** Opening Dataset content block **

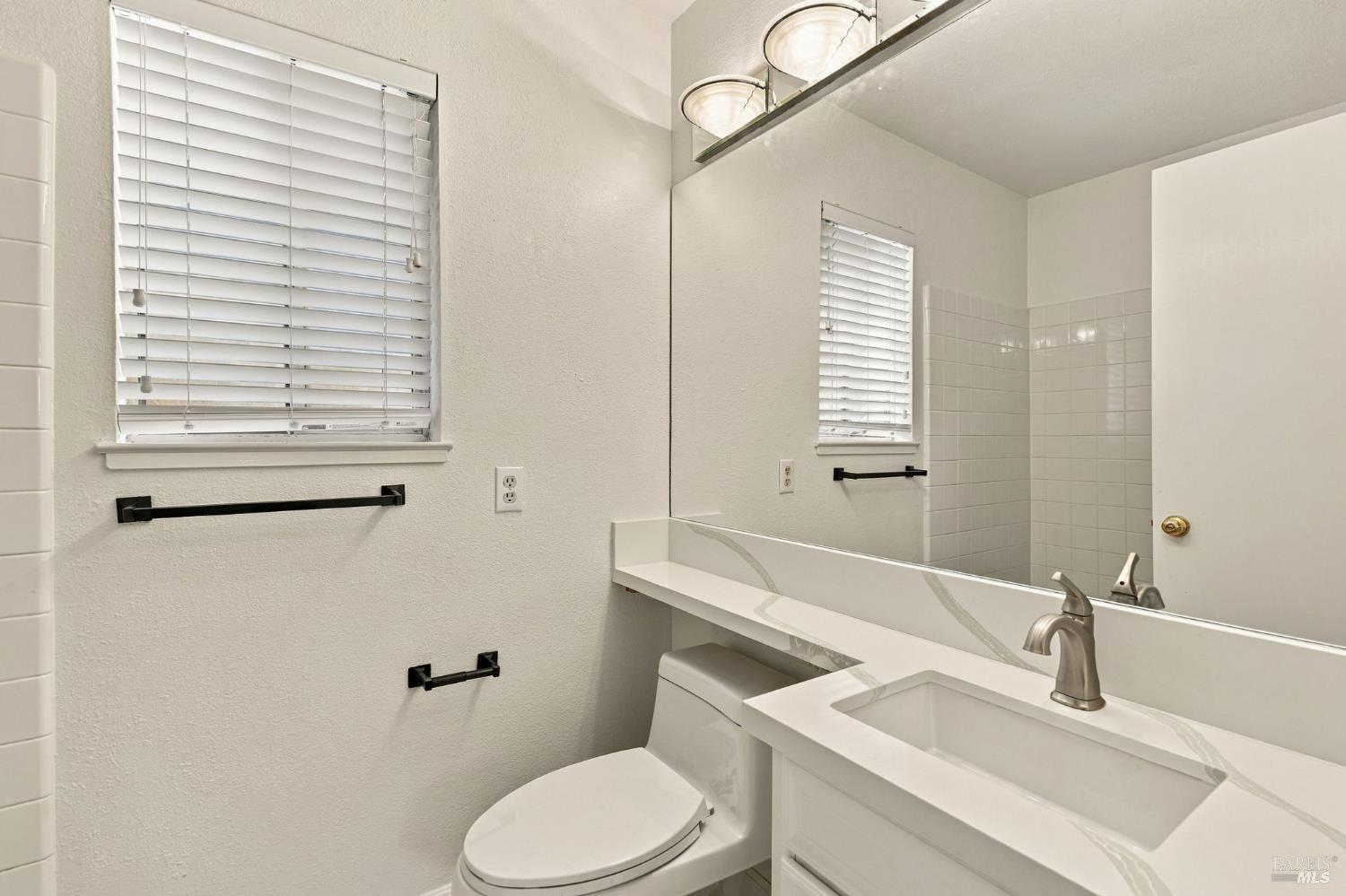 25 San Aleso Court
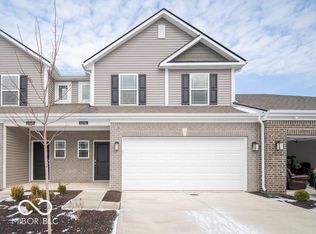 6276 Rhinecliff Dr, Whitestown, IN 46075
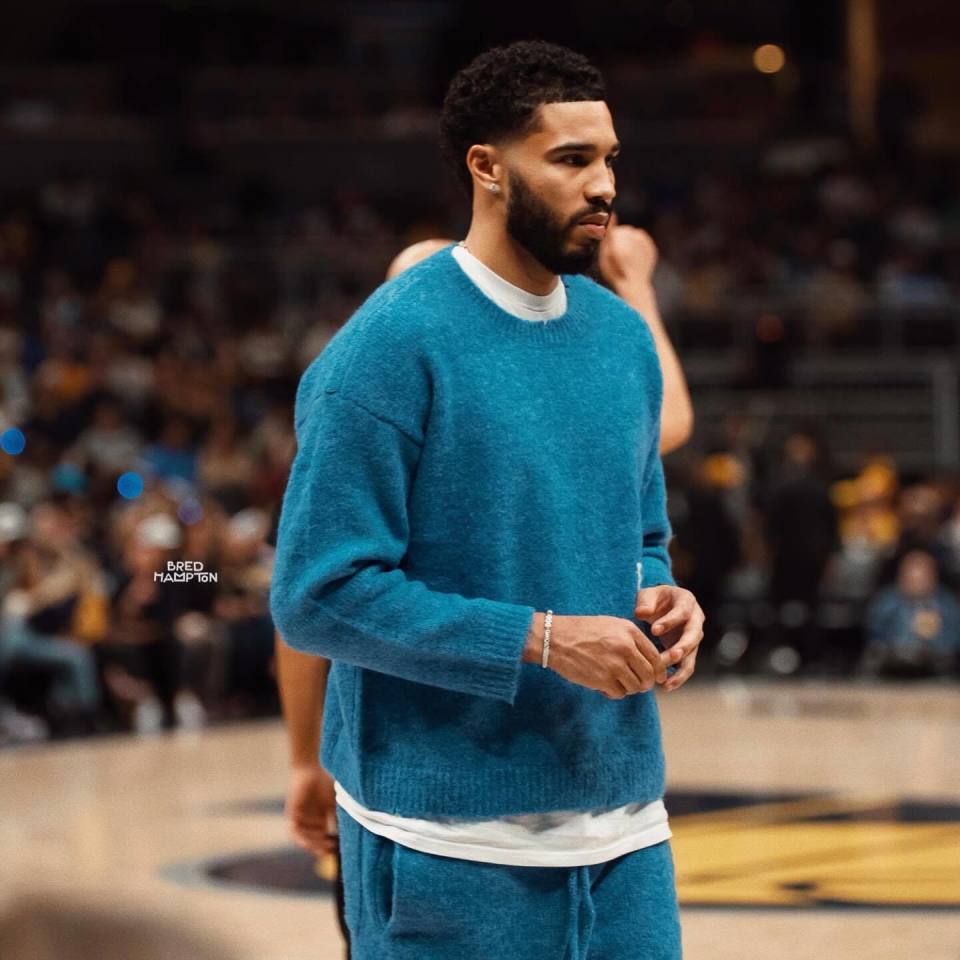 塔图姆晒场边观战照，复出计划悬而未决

** Closing Dataset content block **

### What to produce:
The data must come back word for word, with every picture removed.

### Response area:
 25 San Aleso Court
 6276 Rhinecliff Dr, Whitestown, IN 46075
 塔图姆晒场边观战照，复出计划悬而未决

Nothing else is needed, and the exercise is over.